## [Exercise requirements]
**a)** Name the four parts into which the Web is divided, according to the bow tie article below.
**b)** In the bow tie article below, write out everything from "Origination and termination" down to "the core back.".
**c)** Extend the article on the Web's bow tie structure past its last sentence.

══ Selected text ══

A recent study by IBM has found that the Web is a bow tie affair, but not everybody is invited to the party. Sure, there are those pages in the know – they know, and are known, by all the other important pages. But there are also those that remain in the fringes – with little or no ties to the outside world.
IBM recently pooled its resources with Compaq in Palo Alto, Calif. and AltaVista Co. in San Mateo, Calif. in order to get a clear picture of what the Web’s structure looks like. And what they found surprised them.
“Earlier studies predicted that everything on the Web is accessible from everywhere else – you can go from any page to any other page, almost. In fact, our study shows that that is not the case. The Web is more intricate than that,” said Ravi Kumar, a researcher at IBM’s Almaden Research Center in San Jose, Calif.
What the researchers found was that the Web is divided into four distinct parts, each of them almost equal in size. They dubbed their findings as the Bow Tie Theory. First, there is the core, which makes up about 30 per cent of all publicly accessible pages on the Internet – that is, those pages that are not hidden behind firewalls. These pages are linked to each other and it is possible to get from any one page on the core to any other page on the core by following links between pages.
Origination and termination
The second part of the Web is known as the origination node, which has about 44 million pages and makes up about 24 per cent of the Web. It is possible to get from origination pages to the core, but not the other way around. An origination page could, for example, be somebody’s home page – joeblow.com. The page could include links to more popular pages on the core, but because the core doesn’t know about Joe Blow’s home page, there are no links from the core back.
The third part of the Web is called the termination node, which also consists of about 44 million pages. These are pages that the core links to, but that don’t link back to the core. Deep within IBM’s home page, for example, there could be a link to Kumar’s own page. This page might just have his address and contact information, but no links back to the core.
The last part of the Web is made up of islands, also numbered at about 44 million pages, that are completely cut off from the core. These pages were once linked to, or from, the core. But that link has, for some reason or other, been broken.
“The study shows that if I pick two random pages, than the chances that I have from going from the first one to the second one is only one in four. So, it’s not the case that the Web is completely connected. It’s not the case that I can get from any page to any other page on the Web,” Kumar said.
Within the core however, it takes an average of 16 clicks to get from one page to another – 16 degrees of separation.

═══
══ Data ══

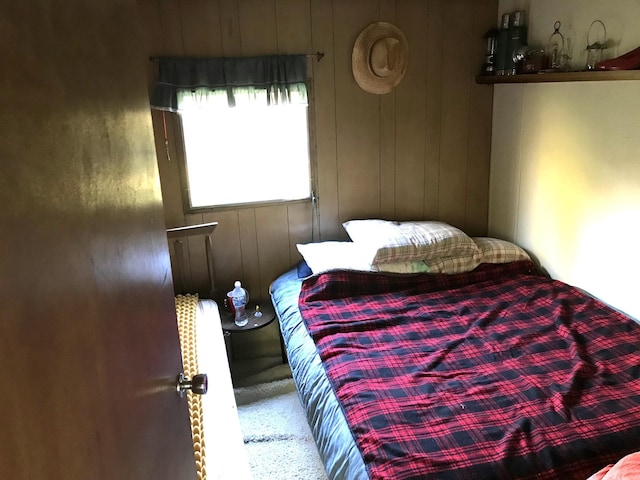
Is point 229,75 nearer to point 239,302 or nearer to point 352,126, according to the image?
point 352,126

═══

## [Answers to the tasks]
**a)**
- the core
- the origination node
- the termination node
- the islands

**b)**
Origination and termination
The second part of the Web is known as the origination node, which has about 44 million pages and makes up about 24 per cent of the Web. It is possible to get from origination pages to the core, but not the other way around. An origination page could, for example, be somebody’s home page – joeblow.com. The page could include links to more popular pages on the core, but because the core doesn’t know about Joe Blow’s home page, there are no links from the core back.

**c)**
One of the important aspects of the study was that it took into account the direction of the links going from one page to another, said Steven Strogatz, an applied mathematician who studies networks at Cornell University in Ithaca, N.Y.
“A lot of the earlier works didn’t take into account the directionality of the link,” Strogatz said.
Links on the Web only go in one direction. That is when people are on a Web site, they can only get to the pages that that page point to. They cannot travel backwards and go to the pages that point to the page they are already on.
If people could surf backwards, then pages on the core would on average only be divided by seven degrees of separation, Kumar said.
“Browsing backwards could be a much richer experience. If you actually have such a thing, it does, quite often, enhance one’s browsing experience. Knowing what points to a site tells you a lot about that site,” said Jon Kleinberg, an assistant professor of computer science at Cornell. But he said technology that would allow users to see which pages point to the page they are currently on may not be feasible. “You really need access to an index to do that.”
Trapped in the Web
A lot of termination pages are also deliberately designed so that users can’t get back out to the rest of the Web, making the ability search backwards undesirable for a lot of commercial Web site designers.
“Some of the commercial Web sites deliberately don’t want you to get out. It’s like the way shopping malls are deliberately designed,” Strogatz said.
“There are networks all around us in the world,” he said. These include a network of banks which are connected by automated teller machines, power grids, nervous systems and social networks of people.
“But in a very few cases do we really understand the structure of these networks. So I see this as one of the first studies, in a pretty concise way, of what giant networks are really like,” Strogatz said.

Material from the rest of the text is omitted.